I’m trying to figure out what I can do to help her when two other men appear, reaching for me. I try to duck under them, figuring I can evade—or maybe run?—but one of them produces a syringe and starts walking toward Vern and Ash.

“Ash!” I scream, trying to warn her. Despite how small I am, and despite the fact that I have no training whatsoever, I launch myself at the guy, wrapping my body around him and trying to do anything—clawing at his eyes, ripping his hair—to stop him.

And for a second, it works.

But there are too many of them, and after a second, I feel the sickening prick of a needle puncturing my thigh, sliding in, the warm, oozing sensation of something slipping right into my veins.

“No,” I whisper, watching as, just a few feet away, they pin Ash down and stick her with it, too.

“My brother is going to rip you all limb from fucking limb!” she spits, her face dusty with dirt, her hair wild.

“You bastard,” I hiss at Vern as he stands, Ash going still behind him. There’s blood running down his face from his fight with Ash. My words start to slur, and I feel my body loosening, muscles relaxing me into a pile of bones. “L-let her go…”

“Sorry, Emmy,” he says, not sounding sorry at all as he wipes his hand over his face, smearing the blood. “Orders are orders. Psychics are worth a lot these days.”

I open my mouth, try to tell him that Ash isn’t even a psychic. But that stuff is working through my veins, melting me.

“Aidan will kill you for this,” I manage to say as the world begins to blur around the edges.

Vern laughs, the sound distorting as the drug takes hold. “Your boyfriend will be too busy getting himself killed trying to challenge Jerrod. By then, you’ll be Mhairi’s pet fortune-teller.”

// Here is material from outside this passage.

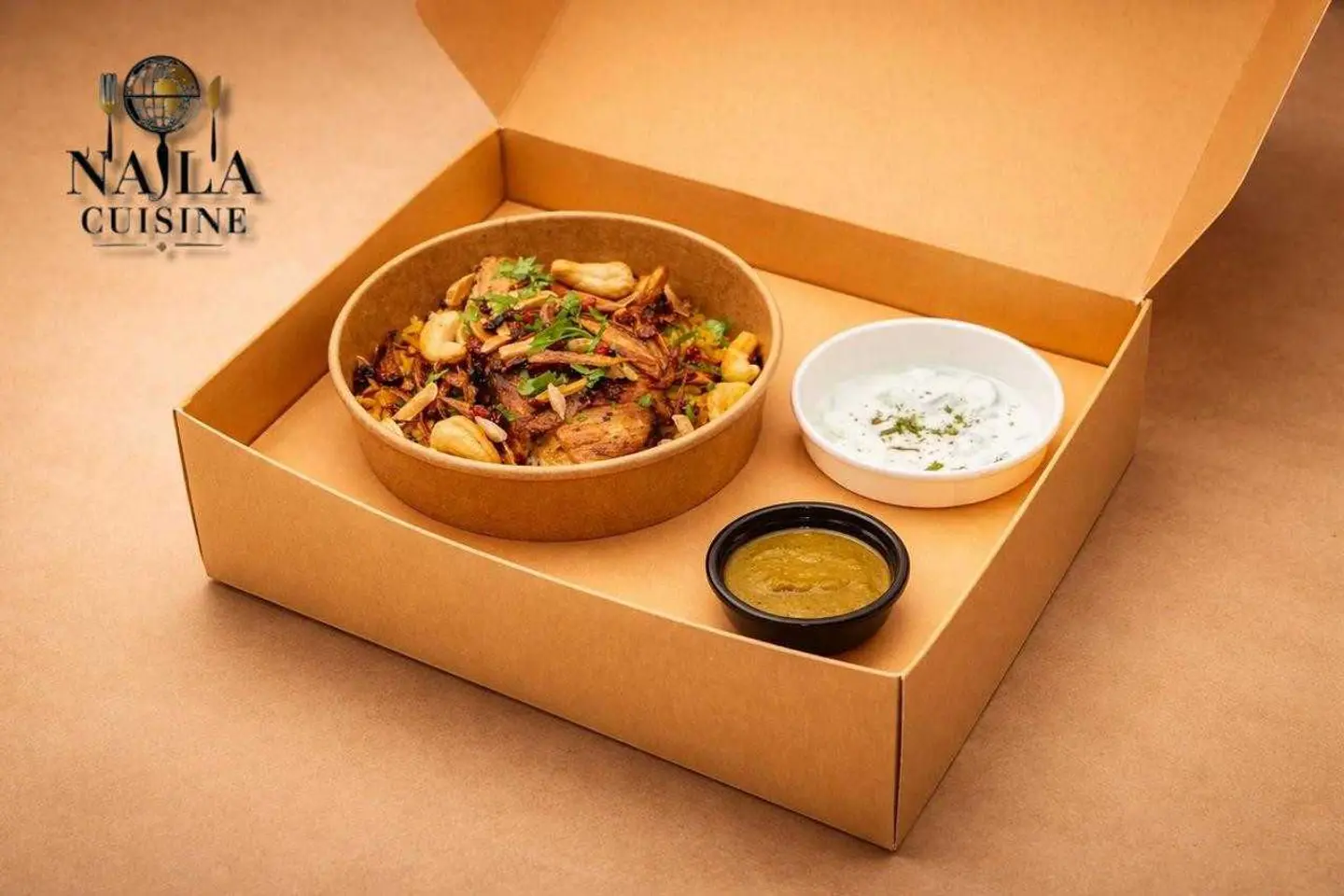 Luxury Chicken Kabsa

My head swims. Mary? Who the hell is Mary?

The last thing I see before darkness claims me is Ash being loaded into the back of the truck, and my phone—my last connection to Aidan, Dorian, or anyone else—being crushed under Vern’s boot.

Chapter 21 - Aidan

When the four of us stand at the edge of Badlands, preparing for the run into Grayhide territory, I’m the first to shift.

I can’t get my mind off of Emaline, off of how I left her behind. I need to run, work my body, get away from the urge to turn right around, march through town, and take her in my arms again.

Beside me, Dorian’s dark brown wolf is massive, shoulders broad and powerful. Emin’s russet-gold coat gleams like fire against the red earth, while Oren’s black fur seems to absorb the light around him, emanating that deep red undertone I saw when we went to collect the red leaves together.

Stay together, Dorian sends to us, though it’s not necessary.

Before leaving, each of us refreshed our Amanzite, having the stones reset to make sure we wouldn’t run out of charge. Oren, always keeping to himself, didn’t tell us where his Amanzite was, and didn’t ask to have it replaced.

As we run, the mesas rise like sentinels around us, their layered sides striped with rust-red and amber. Our paws kick up dust as we weave between towering rock formations, natural arches spanning overhead like gateways to the sky.